Mercury has a shining dragon tail of sodium atoms that, scientists say, is more than seven times longer than ever imagined.

Observations of Mercury's tail, which streams like a kite's long tail in the solar wind, placed it at roughly 100 times the Earth's size itself.

Solary System
(Photo : Comfreak from Pixabay )

It is assumed that the neutral sodium atoms that make up Mercury's 2.5 million kilometer-long tail are blasted by the light and micro-meteor impacts off the surface. These convey sufficient energy for the atoms to blast into orbit.

Some components are in the tail as well. But it is the sodium that shines up and is detectable.

It disperses photons like crazy, giving it a perfect clue to the different processes at work on and off the planet.

Shorter Tail Previously Seen

 The tail of Mercury has been observed before. Still, astronomers overlooked its great length as they aimed at a piece of the sky that was too thin, says Boston University researcher Jeffrey Baumgardner.

Baumgardner is the lead author of a 2008 article in the journal Geophysical Science Letters on Mercury's sodium tail. Using a telescope at McDonald's Observatory in Texas that is about 16 full-moons high, his team produced an 8°-wide image. The real 2° tail of sodium is as long as four total stars.
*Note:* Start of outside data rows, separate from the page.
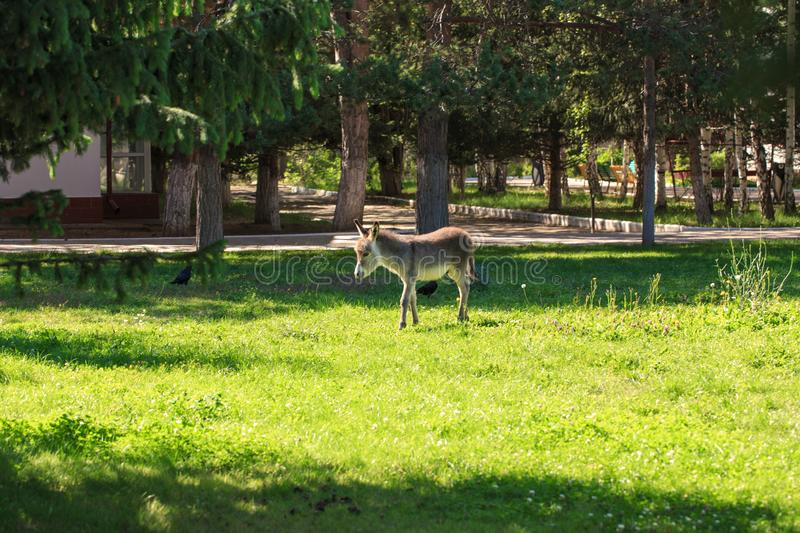 Little donkey in a meadow with green grass. Country landscape stock photo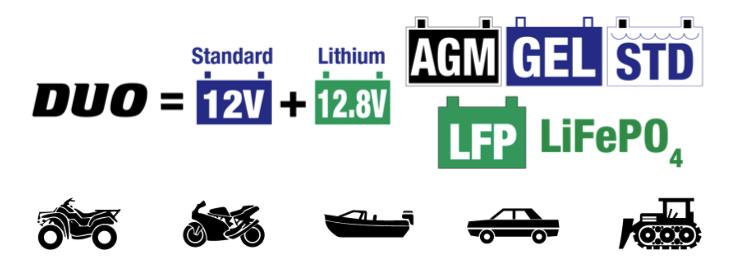 12V lead acid & 12.8V Lithium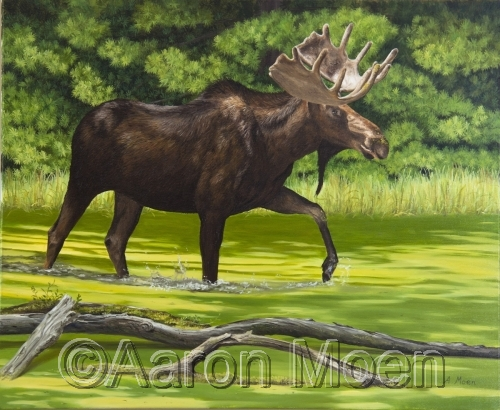 Moose in pond with evergreen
Mercury is blurred out in the picture since the sodium tail outshines the brightness. It would be less than a pixel in diameter if Mercury were seen to scale in the photograph. Baumgardner claims the Earth's own sodium light is itself produced by the constant supply of meteors that burn up in the atmosphere.

Two Hot Places for Sodium

Baumgardner's team has created close-up sodium-glow photographs of Mercury to better understand how Mercury's tail is formed. This showed that the Earth, both at high latitudes, has two sodium hot spots.

These may be the result of the mineralogy. Mercury's topography may have anything to do with how the planet's magnetic field channels from the sun into particles.

That's close to how Earth does the same thing and displays near the poles to produce aurora.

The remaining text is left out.